◆ **HOW TO COMPLETE THIS TASK**:
All entries below must be given again word for word.
··· DATA RECORDS ···
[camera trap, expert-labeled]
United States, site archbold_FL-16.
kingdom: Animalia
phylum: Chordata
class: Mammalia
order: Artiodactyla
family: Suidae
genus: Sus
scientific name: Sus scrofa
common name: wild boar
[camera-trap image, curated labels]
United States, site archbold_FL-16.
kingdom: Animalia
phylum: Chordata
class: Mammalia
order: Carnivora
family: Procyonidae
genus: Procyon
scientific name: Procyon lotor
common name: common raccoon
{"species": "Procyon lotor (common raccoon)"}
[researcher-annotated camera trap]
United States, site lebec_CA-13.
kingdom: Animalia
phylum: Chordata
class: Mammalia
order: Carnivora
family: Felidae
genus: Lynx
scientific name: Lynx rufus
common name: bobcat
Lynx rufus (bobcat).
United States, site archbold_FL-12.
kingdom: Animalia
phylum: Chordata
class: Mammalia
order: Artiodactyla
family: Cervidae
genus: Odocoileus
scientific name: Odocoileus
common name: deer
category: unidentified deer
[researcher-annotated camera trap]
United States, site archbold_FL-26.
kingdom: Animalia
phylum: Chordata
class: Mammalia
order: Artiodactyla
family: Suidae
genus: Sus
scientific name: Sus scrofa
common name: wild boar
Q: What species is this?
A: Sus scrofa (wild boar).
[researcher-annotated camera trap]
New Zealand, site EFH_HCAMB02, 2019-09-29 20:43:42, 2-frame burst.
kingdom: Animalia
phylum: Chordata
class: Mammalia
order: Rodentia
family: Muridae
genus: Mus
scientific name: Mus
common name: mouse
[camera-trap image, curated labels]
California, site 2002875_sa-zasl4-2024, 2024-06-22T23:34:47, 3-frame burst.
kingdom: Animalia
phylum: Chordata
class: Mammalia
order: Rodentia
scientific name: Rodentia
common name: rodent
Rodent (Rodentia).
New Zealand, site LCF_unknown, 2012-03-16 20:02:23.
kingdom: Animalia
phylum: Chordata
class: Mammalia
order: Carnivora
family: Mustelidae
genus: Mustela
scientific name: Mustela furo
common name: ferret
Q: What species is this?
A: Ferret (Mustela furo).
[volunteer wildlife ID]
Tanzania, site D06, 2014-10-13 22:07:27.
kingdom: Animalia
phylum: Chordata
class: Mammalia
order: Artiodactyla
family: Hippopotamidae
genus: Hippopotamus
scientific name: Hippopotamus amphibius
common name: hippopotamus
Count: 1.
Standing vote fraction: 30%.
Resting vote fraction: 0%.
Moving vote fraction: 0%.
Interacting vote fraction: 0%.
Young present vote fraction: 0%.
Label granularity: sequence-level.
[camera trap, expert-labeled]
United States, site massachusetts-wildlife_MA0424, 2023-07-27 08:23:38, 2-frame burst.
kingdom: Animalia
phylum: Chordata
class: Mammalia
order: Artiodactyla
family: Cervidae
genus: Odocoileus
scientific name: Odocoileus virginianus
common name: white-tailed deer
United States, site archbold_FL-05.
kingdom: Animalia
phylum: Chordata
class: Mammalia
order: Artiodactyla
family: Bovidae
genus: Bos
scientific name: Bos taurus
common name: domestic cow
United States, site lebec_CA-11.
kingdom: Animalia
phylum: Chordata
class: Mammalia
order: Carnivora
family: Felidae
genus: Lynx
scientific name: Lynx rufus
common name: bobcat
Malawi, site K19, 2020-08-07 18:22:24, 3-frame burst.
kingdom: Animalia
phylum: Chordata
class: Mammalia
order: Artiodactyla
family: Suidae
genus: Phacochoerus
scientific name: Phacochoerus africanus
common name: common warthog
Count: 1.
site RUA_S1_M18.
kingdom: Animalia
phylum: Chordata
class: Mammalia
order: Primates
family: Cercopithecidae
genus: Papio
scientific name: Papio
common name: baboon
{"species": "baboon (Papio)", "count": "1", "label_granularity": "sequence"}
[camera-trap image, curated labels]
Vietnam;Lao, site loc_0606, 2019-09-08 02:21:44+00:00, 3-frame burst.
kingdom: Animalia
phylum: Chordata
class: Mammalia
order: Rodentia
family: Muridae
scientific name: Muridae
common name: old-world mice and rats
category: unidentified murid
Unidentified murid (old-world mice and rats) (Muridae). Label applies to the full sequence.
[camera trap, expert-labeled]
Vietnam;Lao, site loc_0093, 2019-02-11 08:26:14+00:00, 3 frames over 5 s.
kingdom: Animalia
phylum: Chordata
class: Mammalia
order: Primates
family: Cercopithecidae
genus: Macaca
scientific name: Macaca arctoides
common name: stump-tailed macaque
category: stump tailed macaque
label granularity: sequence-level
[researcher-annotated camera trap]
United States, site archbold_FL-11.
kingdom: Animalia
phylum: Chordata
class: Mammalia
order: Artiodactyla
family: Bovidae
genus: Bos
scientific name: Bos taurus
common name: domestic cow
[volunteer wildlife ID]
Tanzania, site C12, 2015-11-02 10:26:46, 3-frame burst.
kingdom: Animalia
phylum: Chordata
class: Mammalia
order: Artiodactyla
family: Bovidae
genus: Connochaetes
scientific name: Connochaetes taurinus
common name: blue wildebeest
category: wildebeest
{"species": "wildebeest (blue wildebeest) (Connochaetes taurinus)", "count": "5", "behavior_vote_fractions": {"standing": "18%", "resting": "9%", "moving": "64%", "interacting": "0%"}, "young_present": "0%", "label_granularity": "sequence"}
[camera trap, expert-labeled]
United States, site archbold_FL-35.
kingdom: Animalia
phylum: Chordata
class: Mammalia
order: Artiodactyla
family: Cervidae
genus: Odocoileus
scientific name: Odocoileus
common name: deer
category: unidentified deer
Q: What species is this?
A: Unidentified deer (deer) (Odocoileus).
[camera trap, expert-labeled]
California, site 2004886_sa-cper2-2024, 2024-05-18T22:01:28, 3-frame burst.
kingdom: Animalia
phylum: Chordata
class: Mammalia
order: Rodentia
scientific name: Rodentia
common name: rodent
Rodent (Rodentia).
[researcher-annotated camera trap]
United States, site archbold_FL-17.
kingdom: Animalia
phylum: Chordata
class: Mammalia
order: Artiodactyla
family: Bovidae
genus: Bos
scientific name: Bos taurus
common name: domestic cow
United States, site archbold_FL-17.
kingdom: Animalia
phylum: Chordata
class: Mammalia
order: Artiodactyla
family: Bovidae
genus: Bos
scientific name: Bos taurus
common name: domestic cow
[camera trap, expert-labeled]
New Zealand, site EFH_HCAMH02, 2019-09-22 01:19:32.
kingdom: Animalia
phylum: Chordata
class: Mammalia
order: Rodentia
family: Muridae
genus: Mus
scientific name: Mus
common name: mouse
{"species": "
···
◆ **TASK OUTPUT**:
[camera trap, expert-labeled]
United States, site archbold_FL-16.
kingdom: Animalia
phylum: Chordata
class: Mammalia
order: Artiodactyla
family: Suidae
genus: Sus
scientific name: Sus scrofa
common name: wild boar
[camera-trap image, curated labels]
United States, site archbold_FL-16.
kingdom: Animalia
phylum: Chordata
class: Mammalia
order: Carnivora
family: Procyonidae
genus: Procyon
scientific name: Procyon lotor
common name: common raccoon
{"species": "Procyon lotor (common raccoon)"}
[researcher-annotated camera trap]
United States, site lebec_CA-13.
kingdom: Animalia
phylum: Chordata
class: Mammalia
order: Carnivora
family: Felidae
genus: Lynx
scientific name: Lynx rufus
common name: bobcat
Lynx rufus (bobcat).
United States, site archbold_FL-12.
kingdom: Animalia
phylum: Chordata
class: Mammalia
order: Artiodactyla
family: Cervidae
genus: Odocoileus
scientific name: Odocoileus
common name: deer
category: unidentified deer
[researcher-annotated camera trap]
United States, site archbold_FL-26.
kingdom: Animalia
phylum: Chordata
class: Mammalia
order: Artiodactyla
family: Suidae
genus: Sus
scientific name: Sus scrofa
common name: wild boar
Q: What species is this?
A: Sus scrofa (wild boar).
[researcher-annotated camera trap]
New Zealand, site EFH_HCAMB02, 2019-09-29 20:43:42, 2-frame burst.
kingdom: Animalia
phylum: Chordata
class: Mammalia
order: Rodentia
family: Muridae
genus: Mus
scientific name: Mus
common name: mouse
[camera-trap image, curated labels]
California, site 2002875_sa-zasl4-2024, 2024-06-22T23:34:47, 3-frame burst.
kingdom: Animalia
phylum: Chordata
class: Mammalia
order: Rodentia
scientific name: Rodentia
common name: rodent
Rodent (Rodentia).
New Zealand, site LCF_unknown, 2012-03-16 20:02:23.
kingdom: Animalia
phylum: Chordata
class: Mammalia
order: Carnivora
family: Mustelidae
genus: Mustela
scientific name: Mustela furo
common name: ferret
Q: What species is this?
A: Ferret (Mustela furo).
[volunteer wildlife ID]
Tanzania, site D06, 2014-10-13 22:07:27.
kingdom: Animalia
phylum: Chordata
class: Mammalia
order: Artiodactyla
family: Hippopotamidae
genus: Hippopotamus
scientific name: Hippopotamus amphibius
common name: hippopotamus
Count: 1.
Standing vote fraction: 30%.
Resting vote fraction: 0%.
Moving vote fraction: 0%.
Interacting vote fraction: 0%.
Young present vote fraction: 0%.
Label granularity: sequence-level.
[camera trap, expert-labeled]
United States, site massachusetts-wildlife_MA0424, 2023-07-27 08:23:38, 2-frame burst.
kingdom: Animalia
phylum: Chordata
class: Mammalia
order: Artiodactyla
family: Cervidae
genus: Odocoileus
scientific name: Odocoileus virginianus
common name: white-tailed deer
United States, site archbold_FL-05.
kingdom: Animalia
phylum: Chordata
class: Mammalia
order: Artiodactyla
family: Bovidae
genus: Bos
scientific name: Bos taurus
common name: domestic cow
United States, site lebec_CA-11.
kingdom: Animalia
phylum: Chordata
class: Mammalia
order: Carnivora
family: Felidae
genus: Lynx
scientific name: Lynx rufus
common name: bobcat
Malawi, site K19, 2020-08-07 18:22:24, 3-frame burst.
kingdom: Animalia
phylum: Chordata
class: Mammalia
order: Artiodactyla
family: Suidae
genus: Phacochoerus
scientific name: Phacochoerus africanus
common name: common warthog
Count: 1.
site RUA_S1_M18.
kingdom: Animalia
phylum: Chordata
class: Mammalia
order: Primates
family: Cercopithecidae
genus: Papio
scientific name: Papio
common name: baboon
{"species": "baboon (Papio)", "count": "1", "label_granularity": "sequence"}
[camera-trap image, curated labels]
Vietnam;Lao, site loc_0606, 2019-09-08 02:21:44+00:00, 3-frame burst.
kingdom: Animalia
phylum: Chordata
class: Mammalia
order: Rodentia
family: Muridae
scientific name: Muridae
common name: old-world mice and rats
category: unidentified murid
Unidentified murid (old-world mice and rats) (Muridae). Label applies to the full sequence.
[camera trap, expert-labeled]
Vietnam;Lao, site loc_0093, 2019-02-11 08:26:14+00:00, 3 frames over 5 s.
kingdom: Animalia
phylum: Chordata
class: Mammalia
order: Primates
family: Cercopithecidae
genus: Macaca
scientific name: Macaca arctoides
common name: stump-tailed macaque
category: stump tailed macaque
label granularity: sequence-level
[researcher-annotated camera trap]
United States, site archbold_FL-11.
kingdom: Animalia
phylum: Chordata
class: Mammalia
order: Artiodactyla
family: Bovidae
genus: Bos
scientific name: Bos taurus
common name: domestic cow
[volunteer wildlife ID]
Tanzania, site C12, 2015-11-02 10:26:46, 3-frame burst.
kingdom: Animalia
phylum: Chordata
class: Mammalia
order: Artiodactyla
family: Bovidae
genus: Connochaetes
scientific name: Connochaetes taurinus
common name: blue wildebeest
category: wildebeest
{"species": "wildebeest (blue wildebeest) (Connochaetes taurinus)", "count": "5", "behavior_vote_fractions": {"standing": "18%", "resting": "9%", "moving": "64%", "interacting": "0%"}, "young_present": "0%", "label_granularity": "sequence"}
[camera trap, expert-labeled]
United States, site archbold_FL-35.
kingdom: Animalia
phylum: Chordata
class: Mammalia
order: Artiodactyla
family: Cervidae
genus: Odocoileus
scientific name: Odocoileus
common name: deer
category: unidentified deer
Q: What species is this?
A: Unidentified deer (deer) (Odocoileus).
[camera trap, expert-labeled]
California, site 2004886_sa-cper2-2024, 2024-05-18T22:01:28, 3-frame burst.
kingdom: Animalia
phylum: Chordata
class: Mammalia
order: Rodentia
scientific name: Rodentia
common name: rodent
Rodent (Rodentia).
[researcher-annotated camera trap]
United States, site archbold_FL-17.
kingdom: Animalia
phylum: Chordata
class: Mammalia
order: Artiodactyla
family: Bovidae
genus: Bos
scientific name: Bos taurus
common name: domestic cow
United States, site archbold_FL-17.
kingdom: Animalia
phylum: Chordata
class: Mammalia
order: Artiodactyla
family: Bovidae
genus: Bos
scientific name: Bos taurus
common name: domestic cow
[camera trap, expert-labeled]
New Zealand, site EFH_HCAMH02, 2019-09-22 01:19:32.
kingdom: Animalia
phylum: Chordata
class: Mammalia
order: Rodentia
family: Muridae
genus: Mus
scientific name: Mus
common name: mouse
{"species": "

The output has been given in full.